In designing protections for secondary users, this Note argues against requiring companies to provide front-end protection through notice of their privacy policies. Instead, this Note proposes a framework for incentivizing communications-capturing technology producers to distinguish between primary and secondary user data use on the back end.

Educational Opportunity for All: Reducing Intradistrict Funding Disparities

Lauren A. Webb

It is a common refrain in American education that the quality of a student’s education “should not depend on his or her zip code.” Yet American public education consistently falls short: Many schools and districts, in particular those with large populations of low-socioeconomic status (low-SES) and minority students, do not receive the funding necessary to provide their students with educational opportunities equal to those in wealthier schools.

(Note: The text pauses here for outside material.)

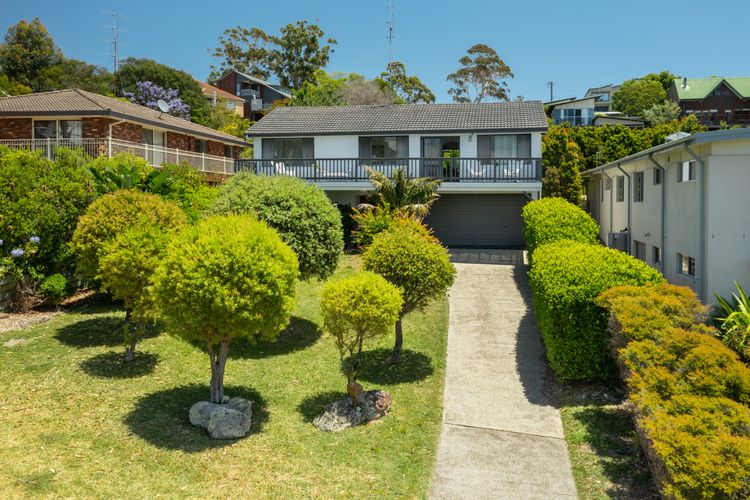 Wal87 – A Pets Paradise by Experience Jervis Bay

Plaintiffs in many states have sought to improve educational equity by using litigation to attack disparities in funding between districts. However, intradistrict inequity—the inequitable funding of schools within the same district—has persisted throughout the United States to the detriment of low-SES students around the country. This Note argues that these funding disparities can and should be addressed through both courts and policy changes. Students, families, and other parties harmed by intradistrict funding disparities should use state courts and state constitutions’ education clauses to extend previous interdistrict school funding victories and to force policymakers to implement more equitable intradistrict funding. Policymakers should implement school funding policies that promote comprehensive equity and take into account relevant student characteristics, including low socioeconomic status. These policies should promote comprehensive equity by providing all schools with base funding sufficient to give each student an adequate education and by distributing any funding beyond that amount equitably across schools in accordance with their students’ characteristics.